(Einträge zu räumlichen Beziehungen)
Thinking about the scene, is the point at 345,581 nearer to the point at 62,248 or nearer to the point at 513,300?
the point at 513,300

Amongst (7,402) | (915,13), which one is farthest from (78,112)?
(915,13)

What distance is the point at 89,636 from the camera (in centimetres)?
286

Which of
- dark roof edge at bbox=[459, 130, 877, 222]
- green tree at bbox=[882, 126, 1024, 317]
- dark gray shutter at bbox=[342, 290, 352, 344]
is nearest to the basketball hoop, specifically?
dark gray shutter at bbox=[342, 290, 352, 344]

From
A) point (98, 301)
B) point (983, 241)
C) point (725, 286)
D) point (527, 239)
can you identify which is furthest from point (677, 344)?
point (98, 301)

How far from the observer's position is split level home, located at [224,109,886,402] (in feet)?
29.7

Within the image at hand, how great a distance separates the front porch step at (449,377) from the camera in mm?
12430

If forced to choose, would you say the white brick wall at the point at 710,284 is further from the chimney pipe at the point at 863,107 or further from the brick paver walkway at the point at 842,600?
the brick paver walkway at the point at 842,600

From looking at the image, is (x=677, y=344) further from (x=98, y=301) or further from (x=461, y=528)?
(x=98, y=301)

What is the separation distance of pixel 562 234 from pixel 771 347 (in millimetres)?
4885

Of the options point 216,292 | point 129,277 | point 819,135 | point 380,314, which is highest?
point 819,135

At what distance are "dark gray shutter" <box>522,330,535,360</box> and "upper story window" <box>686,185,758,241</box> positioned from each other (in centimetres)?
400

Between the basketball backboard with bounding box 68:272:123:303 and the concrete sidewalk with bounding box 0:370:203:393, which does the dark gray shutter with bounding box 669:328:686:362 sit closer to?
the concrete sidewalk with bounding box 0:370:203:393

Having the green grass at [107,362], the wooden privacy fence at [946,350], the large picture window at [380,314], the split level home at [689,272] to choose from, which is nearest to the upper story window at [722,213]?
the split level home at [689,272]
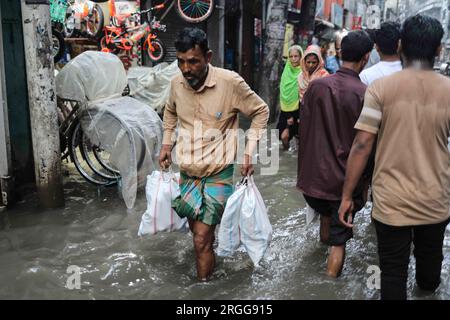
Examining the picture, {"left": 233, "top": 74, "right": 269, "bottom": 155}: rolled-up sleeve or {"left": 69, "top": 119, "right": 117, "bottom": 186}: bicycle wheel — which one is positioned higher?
{"left": 233, "top": 74, "right": 269, "bottom": 155}: rolled-up sleeve

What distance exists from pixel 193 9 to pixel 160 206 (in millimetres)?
9013

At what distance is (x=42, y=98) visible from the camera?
4.60m

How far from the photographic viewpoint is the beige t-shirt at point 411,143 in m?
2.43

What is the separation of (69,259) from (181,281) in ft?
3.25

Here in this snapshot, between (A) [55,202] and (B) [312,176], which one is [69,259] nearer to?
(A) [55,202]

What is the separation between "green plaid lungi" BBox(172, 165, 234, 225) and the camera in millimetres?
3254

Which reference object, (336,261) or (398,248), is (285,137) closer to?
(336,261)

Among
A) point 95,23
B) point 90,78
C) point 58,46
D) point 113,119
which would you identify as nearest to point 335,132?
point 113,119

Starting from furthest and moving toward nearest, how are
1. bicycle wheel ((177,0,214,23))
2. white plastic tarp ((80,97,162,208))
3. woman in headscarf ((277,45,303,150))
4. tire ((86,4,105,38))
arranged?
1. bicycle wheel ((177,0,214,23))
2. tire ((86,4,105,38))
3. woman in headscarf ((277,45,303,150))
4. white plastic tarp ((80,97,162,208))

• _Zu erledigen_
Tausche in allen Einträgen „basketball hoop“ gegen „basketball goal“ aus und gib sie sonst unverändert wieder. Die Bilder lässt du dabei weg.

• _Antwort dazu_
Thinking about the scene, is the point at 345,581 nearer to the point at 62,248 or nearer to the point at 513,300?
the point at 513,300

Amongst (7,402) | (915,13), which one is farthest from (78,112)?
(915,13)

What distance is the point at 89,636 from the camera (in centimetres)?
286

Which of
- dark roof edge at bbox=[459, 130, 877, 222]
- green tree at bbox=[882, 126, 1024, 317]
- dark gray shutter at bbox=[342, 290, 352, 344]
is nearest to the basketball goal, specifically?
dark gray shutter at bbox=[342, 290, 352, 344]

From
A) point (98, 301)
B) point (983, 241)
C) point (725, 286)
D) point (527, 239)
can you identify which is furthest from point (677, 344)?
point (98, 301)

How far from the observer's position is split level home, located at [224,109,886,402] (in feet)?
29.7

Within the image at hand, how great a distance separates the front porch step at (449,377) from the camera in mm?
12430

If forced to choose, would you say the white brick wall at the point at 710,284 is further from the chimney pipe at the point at 863,107 or further from the brick paver walkway at the point at 842,600?
the brick paver walkway at the point at 842,600

From looking at the image, is (x=677, y=344) further from (x=98, y=301) or further from (x=461, y=528)?
(x=98, y=301)

What is the separation distance of pixel 562 234 from pixel 771 347 (in millimetres)?
4885

Of the options point 216,292 | point 129,277 | point 819,135 | point 380,314, which is highest?
point 819,135

At what distance are "dark gray shutter" <box>522,330,535,360</box> and "upper story window" <box>686,185,758,241</box> positioned from each other (in centimetres)?
400

Between the basketball backboard with bounding box 68:272:123:303 and the concrete sidewalk with bounding box 0:370:203:393, which does the dark gray shutter with bounding box 669:328:686:362 sit closer to?
the concrete sidewalk with bounding box 0:370:203:393

Having the green grass at [107,362], the wooden privacy fence at [946,350], the large picture window at [380,314], the split level home at [689,272] to choose from, which is nearest to the upper story window at [722,213]?
the split level home at [689,272]
Examining the picture, {"left": 233, "top": 74, "right": 269, "bottom": 155}: rolled-up sleeve or {"left": 69, "top": 119, "right": 117, "bottom": 186}: bicycle wheel — which one is positioned higher?
{"left": 233, "top": 74, "right": 269, "bottom": 155}: rolled-up sleeve

What distance exists from pixel 193 9 to pixel 160 206 (in millimetres)?
9013

At what distance is (x=42, y=98) visible from the camera?
4.60m

How far from the photographic viewpoint is the beige t-shirt at point 411,143 in m?
2.43

What is the separation of (69,259) from (181,281) in ft?
3.25

Here in this snapshot, between (A) [55,202] and (B) [312,176], which one is [69,259] nearer to?
(A) [55,202]

What is the separation between "green plaid lungi" BBox(172, 165, 234, 225) and the camera in millimetres?
3254

Which reference object, (336,261) or (398,248), is (285,137) closer to?
(336,261)

Among
A) point 95,23
B) point 90,78
C) point 58,46
D) point 113,119
which would you identify as nearest to point 335,132?
point 113,119

Starting from furthest and moving toward nearest, how are
1. bicycle wheel ((177,0,214,23))
2. white plastic tarp ((80,97,162,208))
3. woman in headscarf ((277,45,303,150))
4. tire ((86,4,105,38))
arranged?
1. bicycle wheel ((177,0,214,23))
2. tire ((86,4,105,38))
3. woman in headscarf ((277,45,303,150))
4. white plastic tarp ((80,97,162,208))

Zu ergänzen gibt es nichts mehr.